#### [Written task]
Reproduce, without any changes, everything from the line containing "At this camera" down to the end of the material.

#### [Dataset excerpts]
★ ★ ★ ★ ★ ★ ★
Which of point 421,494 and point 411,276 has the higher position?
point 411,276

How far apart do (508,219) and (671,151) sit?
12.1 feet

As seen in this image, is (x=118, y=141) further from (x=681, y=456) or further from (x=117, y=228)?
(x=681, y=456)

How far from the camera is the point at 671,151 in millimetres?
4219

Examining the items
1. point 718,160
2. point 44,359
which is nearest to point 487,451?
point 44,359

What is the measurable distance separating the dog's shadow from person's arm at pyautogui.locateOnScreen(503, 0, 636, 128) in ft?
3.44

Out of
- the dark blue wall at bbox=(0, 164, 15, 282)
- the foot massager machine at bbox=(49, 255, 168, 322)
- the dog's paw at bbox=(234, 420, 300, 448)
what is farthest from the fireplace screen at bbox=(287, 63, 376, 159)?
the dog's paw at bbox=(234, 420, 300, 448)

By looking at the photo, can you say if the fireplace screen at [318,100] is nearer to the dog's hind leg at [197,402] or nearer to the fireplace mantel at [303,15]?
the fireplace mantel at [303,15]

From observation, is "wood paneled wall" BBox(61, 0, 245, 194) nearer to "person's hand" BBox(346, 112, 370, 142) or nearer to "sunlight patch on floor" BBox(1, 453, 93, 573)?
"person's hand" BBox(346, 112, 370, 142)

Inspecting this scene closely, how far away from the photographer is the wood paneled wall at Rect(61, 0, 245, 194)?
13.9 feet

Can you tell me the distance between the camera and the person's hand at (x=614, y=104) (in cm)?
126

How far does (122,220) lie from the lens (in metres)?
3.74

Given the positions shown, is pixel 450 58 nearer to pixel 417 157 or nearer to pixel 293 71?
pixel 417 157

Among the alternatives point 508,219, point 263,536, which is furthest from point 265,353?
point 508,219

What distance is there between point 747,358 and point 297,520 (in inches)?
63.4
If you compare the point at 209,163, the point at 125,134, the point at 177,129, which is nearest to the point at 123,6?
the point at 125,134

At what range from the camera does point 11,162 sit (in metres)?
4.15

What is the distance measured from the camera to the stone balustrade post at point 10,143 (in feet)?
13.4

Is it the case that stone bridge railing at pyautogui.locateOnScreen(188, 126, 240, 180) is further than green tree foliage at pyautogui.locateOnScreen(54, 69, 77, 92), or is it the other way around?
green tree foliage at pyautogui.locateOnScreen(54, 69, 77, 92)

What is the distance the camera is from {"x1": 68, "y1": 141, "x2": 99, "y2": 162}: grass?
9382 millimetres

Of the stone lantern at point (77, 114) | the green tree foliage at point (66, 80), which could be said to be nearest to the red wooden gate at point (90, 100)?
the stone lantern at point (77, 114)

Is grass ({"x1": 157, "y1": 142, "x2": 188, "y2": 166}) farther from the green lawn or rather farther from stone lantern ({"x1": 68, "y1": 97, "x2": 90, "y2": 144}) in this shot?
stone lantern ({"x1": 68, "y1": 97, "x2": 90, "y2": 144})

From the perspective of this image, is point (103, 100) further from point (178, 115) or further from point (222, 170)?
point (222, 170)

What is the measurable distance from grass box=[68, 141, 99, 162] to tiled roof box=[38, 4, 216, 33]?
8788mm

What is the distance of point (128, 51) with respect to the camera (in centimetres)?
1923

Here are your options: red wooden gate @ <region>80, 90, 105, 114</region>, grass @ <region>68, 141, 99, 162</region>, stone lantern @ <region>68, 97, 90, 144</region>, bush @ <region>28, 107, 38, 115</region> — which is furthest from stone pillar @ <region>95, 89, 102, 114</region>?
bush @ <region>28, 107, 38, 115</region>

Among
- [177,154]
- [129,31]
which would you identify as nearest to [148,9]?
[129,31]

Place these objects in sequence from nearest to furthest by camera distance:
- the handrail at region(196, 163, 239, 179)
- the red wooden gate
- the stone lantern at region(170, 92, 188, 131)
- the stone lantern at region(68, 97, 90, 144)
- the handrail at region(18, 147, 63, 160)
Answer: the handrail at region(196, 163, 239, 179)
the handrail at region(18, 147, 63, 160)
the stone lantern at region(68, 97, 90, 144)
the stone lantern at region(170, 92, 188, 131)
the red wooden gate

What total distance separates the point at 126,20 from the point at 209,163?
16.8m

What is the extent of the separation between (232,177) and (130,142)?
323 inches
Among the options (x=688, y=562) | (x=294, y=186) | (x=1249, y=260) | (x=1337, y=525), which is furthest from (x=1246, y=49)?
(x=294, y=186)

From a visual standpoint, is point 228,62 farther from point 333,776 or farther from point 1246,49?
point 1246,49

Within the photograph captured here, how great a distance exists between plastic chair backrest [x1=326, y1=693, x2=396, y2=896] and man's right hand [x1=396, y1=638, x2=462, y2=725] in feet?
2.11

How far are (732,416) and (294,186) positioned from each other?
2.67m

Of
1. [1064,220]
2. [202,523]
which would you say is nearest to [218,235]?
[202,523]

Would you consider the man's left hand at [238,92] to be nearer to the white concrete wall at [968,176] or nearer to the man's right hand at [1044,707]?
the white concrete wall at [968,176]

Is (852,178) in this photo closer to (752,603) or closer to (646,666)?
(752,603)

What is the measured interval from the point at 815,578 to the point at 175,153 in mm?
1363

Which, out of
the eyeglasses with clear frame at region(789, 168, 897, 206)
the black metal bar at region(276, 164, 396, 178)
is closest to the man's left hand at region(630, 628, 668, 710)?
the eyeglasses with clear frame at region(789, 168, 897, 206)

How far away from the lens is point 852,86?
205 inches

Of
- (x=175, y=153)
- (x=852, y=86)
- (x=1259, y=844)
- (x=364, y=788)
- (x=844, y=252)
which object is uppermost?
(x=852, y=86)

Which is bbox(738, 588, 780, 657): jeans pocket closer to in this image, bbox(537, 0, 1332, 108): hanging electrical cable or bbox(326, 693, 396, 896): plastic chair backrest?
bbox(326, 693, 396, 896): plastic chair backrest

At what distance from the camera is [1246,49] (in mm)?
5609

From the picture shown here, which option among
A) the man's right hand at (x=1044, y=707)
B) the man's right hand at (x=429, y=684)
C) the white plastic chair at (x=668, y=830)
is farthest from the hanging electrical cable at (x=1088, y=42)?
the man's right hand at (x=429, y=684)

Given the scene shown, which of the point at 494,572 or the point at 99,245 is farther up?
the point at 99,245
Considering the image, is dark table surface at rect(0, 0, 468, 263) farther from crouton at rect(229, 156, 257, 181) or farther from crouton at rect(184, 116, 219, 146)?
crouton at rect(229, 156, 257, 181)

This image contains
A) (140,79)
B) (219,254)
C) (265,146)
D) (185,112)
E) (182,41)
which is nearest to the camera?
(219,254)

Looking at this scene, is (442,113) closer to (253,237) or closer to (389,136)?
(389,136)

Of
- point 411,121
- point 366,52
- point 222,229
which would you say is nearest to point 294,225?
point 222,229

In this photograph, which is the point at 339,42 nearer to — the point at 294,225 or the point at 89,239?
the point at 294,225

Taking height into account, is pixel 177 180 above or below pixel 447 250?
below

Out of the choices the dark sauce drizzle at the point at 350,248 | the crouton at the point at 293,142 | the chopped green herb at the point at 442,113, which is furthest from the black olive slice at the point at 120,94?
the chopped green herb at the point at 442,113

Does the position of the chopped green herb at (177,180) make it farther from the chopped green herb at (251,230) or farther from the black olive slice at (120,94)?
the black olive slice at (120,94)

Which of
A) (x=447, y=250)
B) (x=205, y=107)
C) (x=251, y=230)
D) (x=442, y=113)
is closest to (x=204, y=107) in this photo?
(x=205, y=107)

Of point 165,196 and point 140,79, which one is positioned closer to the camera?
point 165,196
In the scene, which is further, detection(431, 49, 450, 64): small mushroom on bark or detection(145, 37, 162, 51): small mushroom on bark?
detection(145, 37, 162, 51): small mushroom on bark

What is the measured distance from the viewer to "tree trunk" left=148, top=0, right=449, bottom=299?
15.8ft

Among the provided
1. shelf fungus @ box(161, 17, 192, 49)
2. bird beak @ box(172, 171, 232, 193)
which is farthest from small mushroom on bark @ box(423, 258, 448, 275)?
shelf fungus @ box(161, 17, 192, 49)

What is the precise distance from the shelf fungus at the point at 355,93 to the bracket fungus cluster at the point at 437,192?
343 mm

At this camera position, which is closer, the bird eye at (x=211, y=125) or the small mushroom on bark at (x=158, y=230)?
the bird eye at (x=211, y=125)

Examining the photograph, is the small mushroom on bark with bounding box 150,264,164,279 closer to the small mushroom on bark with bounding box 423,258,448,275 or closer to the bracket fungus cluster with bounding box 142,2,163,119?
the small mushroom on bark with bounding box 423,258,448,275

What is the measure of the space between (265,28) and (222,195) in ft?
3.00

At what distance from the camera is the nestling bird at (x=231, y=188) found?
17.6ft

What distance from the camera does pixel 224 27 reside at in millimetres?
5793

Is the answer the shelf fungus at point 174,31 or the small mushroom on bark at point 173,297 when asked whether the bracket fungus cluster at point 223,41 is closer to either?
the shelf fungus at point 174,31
★ ★ ★ ★ ★ ★ ★
#### [Correct response]
At this camera position, which is closer, the bird eye at (x=211, y=125) or the small mushroom on bark at (x=158, y=230)?
the bird eye at (x=211, y=125)

Examining the photograph, is the small mushroom on bark with bounding box 150,264,164,279 closer to the small mushroom on bark with bounding box 423,258,448,275 or closer to the bracket fungus cluster with bounding box 142,2,163,119?
the small mushroom on bark with bounding box 423,258,448,275

What is the measure of the space between (265,28) and (222,195) in ft?
3.00

At what distance from the camera is the nestling bird at (x=231, y=188) found?
17.6ft

What distance from the camera does pixel 224 27 reside at in millimetres?
5793

Is the answer the shelf fungus at point 174,31 or the small mushroom on bark at point 173,297 when asked whether the bracket fungus cluster at point 223,41 is closer to either?
the shelf fungus at point 174,31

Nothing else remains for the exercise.